Extracted records
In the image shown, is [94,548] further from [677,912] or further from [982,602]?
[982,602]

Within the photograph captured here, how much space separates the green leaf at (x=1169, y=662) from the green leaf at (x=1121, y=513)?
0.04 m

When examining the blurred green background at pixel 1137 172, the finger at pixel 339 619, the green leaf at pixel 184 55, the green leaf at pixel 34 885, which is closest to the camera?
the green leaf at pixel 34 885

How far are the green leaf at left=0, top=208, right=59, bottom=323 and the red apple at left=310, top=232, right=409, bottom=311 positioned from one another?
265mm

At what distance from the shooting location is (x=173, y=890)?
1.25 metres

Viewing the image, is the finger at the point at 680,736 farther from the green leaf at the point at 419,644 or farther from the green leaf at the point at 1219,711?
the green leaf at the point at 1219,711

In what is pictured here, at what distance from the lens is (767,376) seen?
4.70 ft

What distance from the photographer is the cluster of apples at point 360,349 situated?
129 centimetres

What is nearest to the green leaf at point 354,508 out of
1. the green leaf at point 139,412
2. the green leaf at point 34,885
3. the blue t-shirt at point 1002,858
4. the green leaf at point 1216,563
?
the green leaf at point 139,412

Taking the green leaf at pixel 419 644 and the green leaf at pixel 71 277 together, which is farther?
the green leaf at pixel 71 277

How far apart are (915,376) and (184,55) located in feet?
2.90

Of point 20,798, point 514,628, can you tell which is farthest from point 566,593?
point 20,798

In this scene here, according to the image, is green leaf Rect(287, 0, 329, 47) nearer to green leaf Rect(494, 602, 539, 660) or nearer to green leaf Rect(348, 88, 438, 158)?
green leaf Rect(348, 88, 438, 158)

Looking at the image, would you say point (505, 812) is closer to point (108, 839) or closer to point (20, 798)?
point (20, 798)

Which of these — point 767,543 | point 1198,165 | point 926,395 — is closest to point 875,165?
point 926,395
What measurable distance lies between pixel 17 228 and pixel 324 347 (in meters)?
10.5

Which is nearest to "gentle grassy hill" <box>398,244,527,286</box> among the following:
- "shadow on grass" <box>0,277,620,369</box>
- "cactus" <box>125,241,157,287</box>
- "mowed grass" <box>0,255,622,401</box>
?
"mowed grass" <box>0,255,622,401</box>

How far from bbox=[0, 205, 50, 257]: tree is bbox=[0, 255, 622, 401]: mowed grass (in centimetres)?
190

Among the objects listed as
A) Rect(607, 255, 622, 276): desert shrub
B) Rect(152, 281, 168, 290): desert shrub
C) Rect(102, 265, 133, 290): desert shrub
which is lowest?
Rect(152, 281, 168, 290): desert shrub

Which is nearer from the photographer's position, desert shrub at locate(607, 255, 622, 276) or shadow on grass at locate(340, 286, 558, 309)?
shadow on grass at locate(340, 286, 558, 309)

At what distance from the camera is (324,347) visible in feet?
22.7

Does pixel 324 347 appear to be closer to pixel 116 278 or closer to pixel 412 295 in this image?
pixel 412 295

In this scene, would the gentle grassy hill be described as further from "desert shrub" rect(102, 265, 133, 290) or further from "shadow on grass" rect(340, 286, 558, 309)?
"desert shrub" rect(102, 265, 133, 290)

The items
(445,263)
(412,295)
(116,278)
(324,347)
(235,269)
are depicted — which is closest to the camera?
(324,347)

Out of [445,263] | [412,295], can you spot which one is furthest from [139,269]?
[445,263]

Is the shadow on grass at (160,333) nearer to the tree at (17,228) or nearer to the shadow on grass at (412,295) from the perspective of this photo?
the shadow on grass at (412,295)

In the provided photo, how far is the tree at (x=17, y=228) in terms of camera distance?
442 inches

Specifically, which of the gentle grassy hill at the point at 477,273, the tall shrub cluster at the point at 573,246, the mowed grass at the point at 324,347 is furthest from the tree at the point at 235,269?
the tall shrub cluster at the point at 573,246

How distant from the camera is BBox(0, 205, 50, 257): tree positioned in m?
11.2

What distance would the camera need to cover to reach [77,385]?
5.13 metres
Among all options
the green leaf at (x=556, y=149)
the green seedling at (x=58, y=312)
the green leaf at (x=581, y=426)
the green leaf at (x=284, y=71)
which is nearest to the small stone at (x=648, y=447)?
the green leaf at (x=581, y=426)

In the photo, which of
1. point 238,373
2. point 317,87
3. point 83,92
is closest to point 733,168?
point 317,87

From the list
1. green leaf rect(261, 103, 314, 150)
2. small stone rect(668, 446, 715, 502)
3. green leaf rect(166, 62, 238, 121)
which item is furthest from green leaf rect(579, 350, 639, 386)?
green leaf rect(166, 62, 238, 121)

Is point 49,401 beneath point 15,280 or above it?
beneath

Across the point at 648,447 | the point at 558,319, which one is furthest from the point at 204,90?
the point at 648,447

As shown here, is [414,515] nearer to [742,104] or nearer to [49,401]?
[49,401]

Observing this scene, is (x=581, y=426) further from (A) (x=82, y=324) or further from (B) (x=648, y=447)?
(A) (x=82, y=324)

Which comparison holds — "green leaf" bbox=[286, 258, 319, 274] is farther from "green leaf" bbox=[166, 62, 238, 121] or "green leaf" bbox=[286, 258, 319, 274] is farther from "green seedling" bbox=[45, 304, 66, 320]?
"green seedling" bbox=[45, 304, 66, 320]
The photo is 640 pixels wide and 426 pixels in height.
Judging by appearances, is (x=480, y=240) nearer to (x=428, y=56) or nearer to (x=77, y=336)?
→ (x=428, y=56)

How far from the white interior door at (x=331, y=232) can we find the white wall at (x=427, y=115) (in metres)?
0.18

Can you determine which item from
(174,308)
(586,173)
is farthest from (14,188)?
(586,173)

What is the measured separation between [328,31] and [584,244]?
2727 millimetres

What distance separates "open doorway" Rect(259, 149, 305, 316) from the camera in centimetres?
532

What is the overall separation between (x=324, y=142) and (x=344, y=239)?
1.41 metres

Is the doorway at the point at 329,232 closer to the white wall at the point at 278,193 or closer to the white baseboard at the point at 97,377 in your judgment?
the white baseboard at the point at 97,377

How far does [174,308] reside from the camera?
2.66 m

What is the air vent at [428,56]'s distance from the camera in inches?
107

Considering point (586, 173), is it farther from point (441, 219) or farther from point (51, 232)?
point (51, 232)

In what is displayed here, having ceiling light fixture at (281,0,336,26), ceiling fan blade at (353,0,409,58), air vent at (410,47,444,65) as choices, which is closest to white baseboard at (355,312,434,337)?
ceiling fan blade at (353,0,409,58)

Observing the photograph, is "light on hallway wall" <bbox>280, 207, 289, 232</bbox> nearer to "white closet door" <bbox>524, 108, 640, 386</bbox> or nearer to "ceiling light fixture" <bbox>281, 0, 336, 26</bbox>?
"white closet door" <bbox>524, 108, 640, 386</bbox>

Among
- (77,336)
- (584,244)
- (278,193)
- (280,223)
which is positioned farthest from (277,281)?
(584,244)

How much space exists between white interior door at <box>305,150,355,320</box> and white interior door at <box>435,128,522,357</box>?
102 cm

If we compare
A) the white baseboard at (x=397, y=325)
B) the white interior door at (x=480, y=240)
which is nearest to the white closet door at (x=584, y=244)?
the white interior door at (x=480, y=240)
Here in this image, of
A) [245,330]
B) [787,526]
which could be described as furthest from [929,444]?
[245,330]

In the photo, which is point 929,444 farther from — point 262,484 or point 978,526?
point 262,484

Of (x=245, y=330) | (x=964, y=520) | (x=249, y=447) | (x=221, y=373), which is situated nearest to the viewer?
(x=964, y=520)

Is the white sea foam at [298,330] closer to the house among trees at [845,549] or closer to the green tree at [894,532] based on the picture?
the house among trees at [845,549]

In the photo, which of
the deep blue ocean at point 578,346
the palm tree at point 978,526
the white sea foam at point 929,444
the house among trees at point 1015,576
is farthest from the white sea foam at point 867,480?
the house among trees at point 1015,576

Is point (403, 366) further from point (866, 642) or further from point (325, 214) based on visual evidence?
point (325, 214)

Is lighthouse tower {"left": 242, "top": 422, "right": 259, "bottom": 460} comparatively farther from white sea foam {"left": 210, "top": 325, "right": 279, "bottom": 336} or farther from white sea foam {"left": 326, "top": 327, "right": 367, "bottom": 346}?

Problem to solve
Locate the line that contains "Is point (403, 366)", then please quote it and every line after it to the end of the entries above, exactly and with nothing else.

Output of the task
Is point (403, 366) further from point (866, 642) or further from point (325, 214) based on visual evidence?
point (325, 214)

Is lighthouse tower {"left": 242, "top": 422, "right": 259, "bottom": 460} comparatively farther from white sea foam {"left": 210, "top": 325, "right": 279, "bottom": 336} or farther from white sea foam {"left": 326, "top": 327, "right": 367, "bottom": 346}?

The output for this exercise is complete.